Full-scale war erupted after a year of exchanges over the border as Hezbollah fired rockets in what it called support for Hamas Palestinian militants at war with Israel in Gaza since October 7 last year.
Silent streets
In southern Lebanon, the United Nations peacekeeping force, UNIFIL, said an Israeli “army bulldozer deliberately had demolished an observation tower and perimeter fence of a UN position”.
Four days earlier, European Union nations with troops in the thousands-strong mission had agreed to “exert maximum political and diplomatic pressure on Israel” to prevent further “incidents” against UNIFIL.
Israeli Foreign Minister Israel Katz has said Israel has “no intention” of harming the peacekeepers.

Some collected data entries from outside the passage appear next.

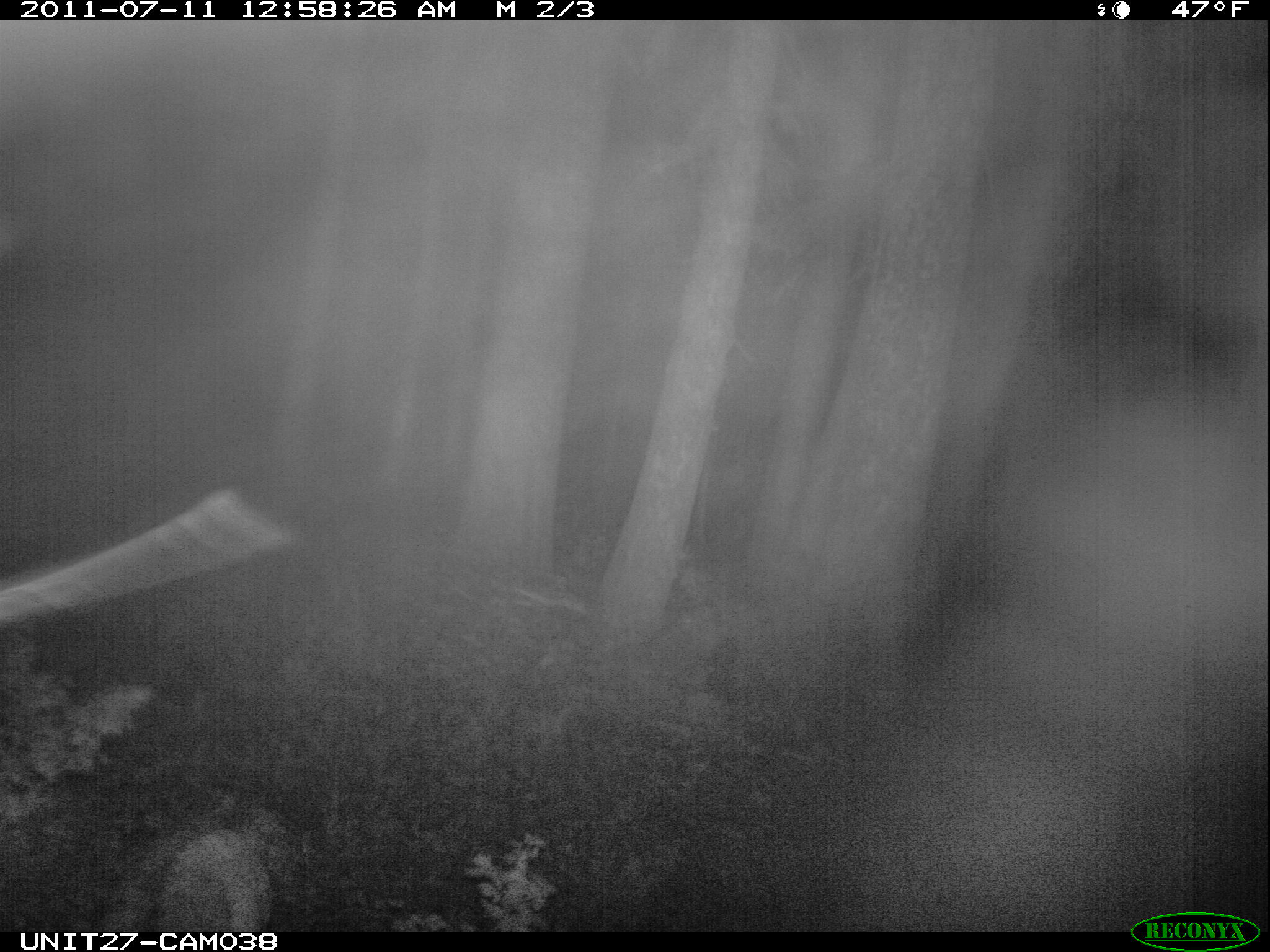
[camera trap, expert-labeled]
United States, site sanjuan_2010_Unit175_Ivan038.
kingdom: Animalia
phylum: Chordata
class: Mammalia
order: Artiodactyla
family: Cervidae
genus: Cervus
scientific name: Cervus elaphus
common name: red deer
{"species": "Cervus elaphus (red deer)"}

Earlier Sunday the Israeli military said it hit the “command center of Hezbollah’s intelligence headquarters” and underground weapons facility in south Beirut.
On Saturday night the military had similarly reported striking weapons stores and a “Hezbollah intelligence headquarters” in the area.
Just a month ago, south Beirut’s bustling streets were packed with traffic, families strolling about and youths in cafes. Now silence dominates the abandoned Hezbollah bastion.
About 70 projectiles were fired from Lebanon into Israel Sunday within a matter of minutes, the military said, adding it had intercepted some of them.
The NNA later reported 14 Israeli strikes in the space of 15 minutes on a single border village, Khiam.
The Lebanese army, which is not fighting in the war, said three of its soldiers had been killed in an Israeli strike on their vehicle in southern Lebanon.